# The Sun Explodes And You Have Just over  8 Minutes Left



## BAYLOR (Feb 21, 2015)

The 8 plus minutes is the time it takes for sunlight to reach  the earth . In this it It would take the same amount of time for the supernova  shockwave  to reach the earth. Knowing what coming ,how would you spend those 8 plus minutes ?

And yes I know our sun being a yellow sun is not candidate to go supernova , Wrong type and insufficient mass . Stars that go boom are usually massive Blue stars , Blue Giants  and Blue Hyper giants , because their stellar cores produce are Iron and they burn hotter and faster.   Some Red Giants go supernova as well .  Betelgeuse is one such candidate.


And as a bonus question, why are Blue Hyper giants smaller then Red Hyper giants?


----------



## kythe (Feb 21, 2015)

I'm not sure we would have 8 minutes.  Since nothing travels faster than the speed of light, we wouldn't know the sun exploded immediately.  We would know 8 minutes later, when it reached us.  Our deaths would seem instantaneous.

8 minutes doesn't leave a lot of time for wrapping things up anyhow.  It would be worth spending any time at all meditating in order to die in a peaceful state of mind.


----------



## Venusian Broon (Feb 21, 2015)

══════════

**WORK INSTRUCTION 1**.
In the sun-explosion forum thread, which Red Giant is named as a supernova candidate?
**WORK INSTRUCTION 2**.
Write the next part of the sun-explosion forum thread, starting right after its final line.
The data that comes next has no connection to the sun-explosion forum thread.

**RAW DATA**.
══════════

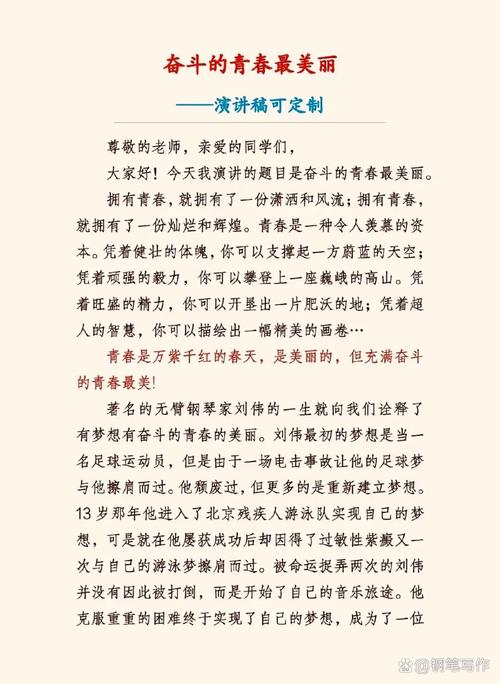 高一2000字演讲稿：为自己鼓掌，让青春无悔  第1张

══════════

**REPLY 1**.
Betelgeuse.

**REPLY 2**.
Assuming that somehow we knew that there was only 8 minutes and it was the sun going supernova, I'd probably try and contact a loved one - just to say goodbye and 'if there is another side, I'll see you there',  then, assuming that I had such things in my kitchen, I'd get a (bottle of) whisky and something very tasty to eat (no preparation time of course), find a nice spot outside and just take in the show and 'go with the flow'. I'd actually probably be quite excited to witness such a thing. 

Regarding the Blue/Red question, I haven't looked it up in the internet, but I assume it must be something to do with mass. Class O Blue hypergiants are of mass 100-150 Suns, so gravity is going to be more intense and probably confine the mass of the star to a smaller volume (although I'm sure you are going to get some really big ones still).  The red supergiants are from memory about 10-70 Sun masses and the red is caused by the outer layer being puffed out. That's my guess anyway.


----------



## HareBrain (Feb 21, 2015)

Ah, this takes me back to when I was a kid in the eighties, and conversations revolved around what we'd do if the four minute warning went. Nice that we now get twice as long to decide, because the default teenage boy option of engaging in amorous activities with the art teacher (as if) no longer applies.


----------



## goldhawk (Feb 21, 2015)

Fly away in my FTL spaceship.


----------



## chrispenycate (Feb 21, 2015)

The correct Swiss answer is 'get on the road to Freiburg - everything happens ten years later there'.

Obviously the speed of light in the canton is a bit lower - probably indicated by the 50 and 60 signs when you get off the autoroute.


----------



## Teresa Edgerton (Feb 21, 2015)

I can't imagine wanting to do anything with those 8 minutes except spend that entire time with any loved ones who happened to be within grabbing distance and holding them very close while I still had the chance.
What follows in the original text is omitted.